Aim:
Write out every line below verbatim, in the same order and with no changes to wording, numbers, or punctuation.

Provided information:
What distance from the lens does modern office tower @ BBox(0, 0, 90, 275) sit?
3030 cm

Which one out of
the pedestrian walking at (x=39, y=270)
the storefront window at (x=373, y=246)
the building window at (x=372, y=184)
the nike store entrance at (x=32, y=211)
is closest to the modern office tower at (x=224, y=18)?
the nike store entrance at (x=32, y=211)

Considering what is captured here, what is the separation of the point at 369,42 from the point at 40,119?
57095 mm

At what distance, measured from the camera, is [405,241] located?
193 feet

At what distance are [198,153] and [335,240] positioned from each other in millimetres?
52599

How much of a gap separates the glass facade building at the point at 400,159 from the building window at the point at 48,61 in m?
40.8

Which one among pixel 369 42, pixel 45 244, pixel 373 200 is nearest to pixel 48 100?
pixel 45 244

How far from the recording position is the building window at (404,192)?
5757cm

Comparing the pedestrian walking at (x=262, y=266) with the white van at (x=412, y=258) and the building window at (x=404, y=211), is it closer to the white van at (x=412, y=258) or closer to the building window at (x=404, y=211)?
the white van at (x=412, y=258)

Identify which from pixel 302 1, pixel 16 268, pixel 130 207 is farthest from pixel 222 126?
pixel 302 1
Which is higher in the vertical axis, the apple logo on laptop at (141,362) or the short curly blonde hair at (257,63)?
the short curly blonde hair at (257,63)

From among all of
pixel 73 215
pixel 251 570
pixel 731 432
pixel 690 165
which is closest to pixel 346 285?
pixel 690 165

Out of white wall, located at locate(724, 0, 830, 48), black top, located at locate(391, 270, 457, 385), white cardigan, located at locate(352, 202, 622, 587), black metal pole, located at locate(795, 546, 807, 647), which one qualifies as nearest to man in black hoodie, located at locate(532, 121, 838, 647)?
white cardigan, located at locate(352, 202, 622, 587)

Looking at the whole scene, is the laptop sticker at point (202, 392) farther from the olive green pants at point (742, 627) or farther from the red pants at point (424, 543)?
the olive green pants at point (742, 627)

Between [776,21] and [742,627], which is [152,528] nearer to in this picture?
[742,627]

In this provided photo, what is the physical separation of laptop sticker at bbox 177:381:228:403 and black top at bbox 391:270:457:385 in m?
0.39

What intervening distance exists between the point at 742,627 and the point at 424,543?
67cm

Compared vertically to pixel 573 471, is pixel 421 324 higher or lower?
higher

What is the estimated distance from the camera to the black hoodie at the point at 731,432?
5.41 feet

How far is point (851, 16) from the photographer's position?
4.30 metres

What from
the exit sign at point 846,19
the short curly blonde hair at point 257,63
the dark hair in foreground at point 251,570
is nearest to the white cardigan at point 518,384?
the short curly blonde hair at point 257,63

Answer to this task:
What distance from the lens does modern office tower @ BBox(0, 0, 90, 275) sit?
3030 cm

Which one out of
the pedestrian walking at (x=39, y=270)
the storefront window at (x=373, y=246)
the building window at (x=372, y=184)
the nike store entrance at (x=32, y=211)
is closest to the modern office tower at (x=224, y=18)?
the nike store entrance at (x=32, y=211)

Considering what is captured here, what is the separation of the point at 369,42 from the point at 40,119?
57095 mm

At what distance, measured from the camera, is [405,241] located?
193 feet

At what distance are [198,153] and [335,240] positioned from each other in millimetres?
52599

How much of a gap separates the glass facade building at the point at 400,159 from the building window at the point at 48,61 in m?
40.8

Which one among pixel 369 42, pixel 45 244, pixel 373 200 is nearest to pixel 48 100?
pixel 45 244

How far from the recording position is the building window at (404,192)?
5757cm

Comparing the pedestrian walking at (x=262, y=266) with the white van at (x=412, y=258) and the building window at (x=404, y=211), is it closer to the white van at (x=412, y=258) or closer to the building window at (x=404, y=211)?
the white van at (x=412, y=258)

Identify which from pixel 302 1, pixel 16 268, pixel 130 207 is farthest from pixel 222 126?
pixel 302 1
Which is higher in the vertical axis, the apple logo on laptop at (141,362) or the short curly blonde hair at (257,63)?
the short curly blonde hair at (257,63)

From among all of
pixel 73 215
pixel 251 570
pixel 731 432
pixel 690 165
which is closest to pixel 346 285?
pixel 690 165

Out of white wall, located at locate(724, 0, 830, 48), black top, located at locate(391, 270, 457, 385), white cardigan, located at locate(352, 202, 622, 587), black metal pole, located at locate(795, 546, 807, 647), which one qualifies as nearest to man in black hoodie, located at locate(532, 121, 838, 647)?
white cardigan, located at locate(352, 202, 622, 587)

Looking at the whole scene, is the laptop sticker at point (202, 392) farther from the olive green pants at point (742, 627) or farther from the red pants at point (424, 543)?
the olive green pants at point (742, 627)

Between [776,21] and [742,627], which is [152,528] nearer to in this picture?
[742,627]

In this provided photo, what is the physical separation of laptop sticker at bbox 177:381:228:403 and black top at bbox 391:270:457:385 in m?
0.39

What intervening distance exists between the point at 742,627 and the point at 424,543?
67cm

Compared vertically to pixel 573 471, is pixel 421 324 higher or lower?
higher

What is the estimated distance from the camera to the black hoodie at the point at 731,432?
5.41 feet

How far is point (851, 16) from the photographer's position?
4.30 metres

What from
the exit sign at point 846,19
the short curly blonde hair at point 257,63
the dark hair in foreground at point 251,570
is nearest to the white cardigan at point 518,384?
the short curly blonde hair at point 257,63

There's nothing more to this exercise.